2

Here are 3 snippets from 3 different emails:

1) Subject: FW: NEFS 11 fish for lease
   From: Claire Fitz-Gerald 
   Date: 11/15/2013 3:02 PM

2) Subject: FW: NEFS 11 and 12 fish for lease
   From: Claire Fitz-Gerald 
   Date: 11/11/2013 4:09 PM

3) Subject: FW: NEFS 11 fish for lease
   From: Claire Fitz-Gerald 
   Date: 12/5/2013 4:23 PM

I am trying to capture the date from these emails, and 100's more, but can't seem to utilize RegEx correctly. For one, I am not an expert with RegEx. But I have seen similar posts on StackOverflow and tried using their code but for some reason it doesn't work for me.

My code:

with open(file_path, 'r') as f:
pattern = re.compile("(0[1-9]|1[012])[- /.](0[1-9]|[12][0-9]|3[01])[- /.](19|20)\\d\\d")
        email = f.read()
        dates = pattern.findall(email)
        if dates:
            #print("Date:", ''.join(dates))
            print("Date:", ''.join(''.join(dates) for dates in dates))

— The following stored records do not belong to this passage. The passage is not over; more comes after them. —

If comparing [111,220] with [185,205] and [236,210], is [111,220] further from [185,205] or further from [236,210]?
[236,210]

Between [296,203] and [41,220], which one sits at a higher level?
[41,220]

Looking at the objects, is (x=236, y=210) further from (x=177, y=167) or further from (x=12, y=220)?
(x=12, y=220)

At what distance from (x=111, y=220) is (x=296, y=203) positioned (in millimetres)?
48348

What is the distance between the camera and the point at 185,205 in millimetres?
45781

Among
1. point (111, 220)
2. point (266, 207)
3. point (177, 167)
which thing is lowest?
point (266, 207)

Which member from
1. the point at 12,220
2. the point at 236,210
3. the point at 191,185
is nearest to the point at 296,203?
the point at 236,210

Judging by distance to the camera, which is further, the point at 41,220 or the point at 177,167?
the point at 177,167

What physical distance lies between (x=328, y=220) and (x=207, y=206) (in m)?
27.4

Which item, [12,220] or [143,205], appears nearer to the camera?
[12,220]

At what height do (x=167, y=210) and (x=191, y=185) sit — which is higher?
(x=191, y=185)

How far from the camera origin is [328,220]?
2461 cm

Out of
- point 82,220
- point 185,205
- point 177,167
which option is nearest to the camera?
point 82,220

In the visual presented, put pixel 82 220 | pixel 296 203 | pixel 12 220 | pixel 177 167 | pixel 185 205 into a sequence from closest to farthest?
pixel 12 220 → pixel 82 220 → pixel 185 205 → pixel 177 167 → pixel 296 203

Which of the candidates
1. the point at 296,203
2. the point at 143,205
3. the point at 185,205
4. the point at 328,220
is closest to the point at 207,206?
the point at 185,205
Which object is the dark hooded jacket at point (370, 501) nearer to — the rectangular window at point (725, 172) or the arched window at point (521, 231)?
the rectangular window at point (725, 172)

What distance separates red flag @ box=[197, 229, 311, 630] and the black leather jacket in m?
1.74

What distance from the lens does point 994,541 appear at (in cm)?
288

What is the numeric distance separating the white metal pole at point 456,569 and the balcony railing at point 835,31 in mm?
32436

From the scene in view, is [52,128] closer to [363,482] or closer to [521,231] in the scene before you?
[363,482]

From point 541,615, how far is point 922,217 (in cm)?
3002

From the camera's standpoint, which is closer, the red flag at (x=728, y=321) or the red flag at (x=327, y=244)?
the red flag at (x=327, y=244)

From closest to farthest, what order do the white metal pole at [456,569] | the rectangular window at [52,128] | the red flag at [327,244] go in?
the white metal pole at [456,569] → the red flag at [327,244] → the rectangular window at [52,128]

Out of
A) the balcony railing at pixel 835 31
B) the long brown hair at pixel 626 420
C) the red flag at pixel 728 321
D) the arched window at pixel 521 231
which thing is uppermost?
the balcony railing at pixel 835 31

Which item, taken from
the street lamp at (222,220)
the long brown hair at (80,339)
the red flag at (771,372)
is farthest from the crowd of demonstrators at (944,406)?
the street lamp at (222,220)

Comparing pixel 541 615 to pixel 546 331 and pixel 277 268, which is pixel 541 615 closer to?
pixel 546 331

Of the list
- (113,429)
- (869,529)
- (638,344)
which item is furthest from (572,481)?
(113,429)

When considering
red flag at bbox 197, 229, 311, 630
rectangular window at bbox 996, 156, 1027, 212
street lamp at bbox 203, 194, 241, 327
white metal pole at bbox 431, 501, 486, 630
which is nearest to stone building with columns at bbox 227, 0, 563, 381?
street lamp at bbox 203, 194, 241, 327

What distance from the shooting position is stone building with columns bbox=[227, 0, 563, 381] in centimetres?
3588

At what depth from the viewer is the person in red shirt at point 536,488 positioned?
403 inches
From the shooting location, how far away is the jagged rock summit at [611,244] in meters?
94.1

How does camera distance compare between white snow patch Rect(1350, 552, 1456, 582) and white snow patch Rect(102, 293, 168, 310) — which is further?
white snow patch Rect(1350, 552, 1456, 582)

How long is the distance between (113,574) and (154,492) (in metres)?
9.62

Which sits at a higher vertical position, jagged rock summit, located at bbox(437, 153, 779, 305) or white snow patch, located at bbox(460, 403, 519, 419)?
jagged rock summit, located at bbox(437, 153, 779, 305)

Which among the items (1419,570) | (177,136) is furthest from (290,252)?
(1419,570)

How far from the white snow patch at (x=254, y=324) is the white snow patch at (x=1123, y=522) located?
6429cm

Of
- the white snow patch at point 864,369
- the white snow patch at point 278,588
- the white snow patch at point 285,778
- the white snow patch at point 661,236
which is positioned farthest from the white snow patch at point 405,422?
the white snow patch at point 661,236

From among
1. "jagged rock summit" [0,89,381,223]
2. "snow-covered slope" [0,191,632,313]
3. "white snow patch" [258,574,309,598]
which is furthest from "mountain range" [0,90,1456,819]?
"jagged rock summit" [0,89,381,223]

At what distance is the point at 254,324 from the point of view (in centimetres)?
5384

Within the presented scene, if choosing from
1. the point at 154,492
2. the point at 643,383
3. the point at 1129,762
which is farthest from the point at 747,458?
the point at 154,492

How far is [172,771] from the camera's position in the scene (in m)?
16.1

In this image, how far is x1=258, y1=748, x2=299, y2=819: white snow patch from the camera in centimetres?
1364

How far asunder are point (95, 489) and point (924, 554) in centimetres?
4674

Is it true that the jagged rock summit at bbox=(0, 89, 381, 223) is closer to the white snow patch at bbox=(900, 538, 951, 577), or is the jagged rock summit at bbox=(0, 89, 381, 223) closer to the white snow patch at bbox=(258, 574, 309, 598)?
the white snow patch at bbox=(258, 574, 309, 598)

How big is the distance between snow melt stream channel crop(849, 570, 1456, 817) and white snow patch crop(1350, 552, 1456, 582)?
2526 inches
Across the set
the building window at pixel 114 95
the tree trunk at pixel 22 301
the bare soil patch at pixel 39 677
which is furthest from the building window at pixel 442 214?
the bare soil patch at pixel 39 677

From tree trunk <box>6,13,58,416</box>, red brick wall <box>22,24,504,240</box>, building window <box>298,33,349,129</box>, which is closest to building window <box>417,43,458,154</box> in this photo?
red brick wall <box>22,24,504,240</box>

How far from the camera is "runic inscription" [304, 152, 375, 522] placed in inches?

I am confused why this RegEx seems to work for others but not me. I have also tried using much more in depth RegEx I found on SO:

re.compile("^((0?[13578]|10|12)(-|\/)(([1-9])|(0[1-9])|([12])([0-9]?)|(3[01]?))(-|\/)((19)([2-9])(\d{1})|(20)([01])(\d{1})|([8901])(\d{1}))|(0?[2469]|11)(-|\/)(([1-9])|(0[1-9])|([12])([0-9]?)|(3[0]?))(-|\/)((19)([2-9])(\d{1})|(20)([01])(\d{1})|([8901])(\d{1})))$")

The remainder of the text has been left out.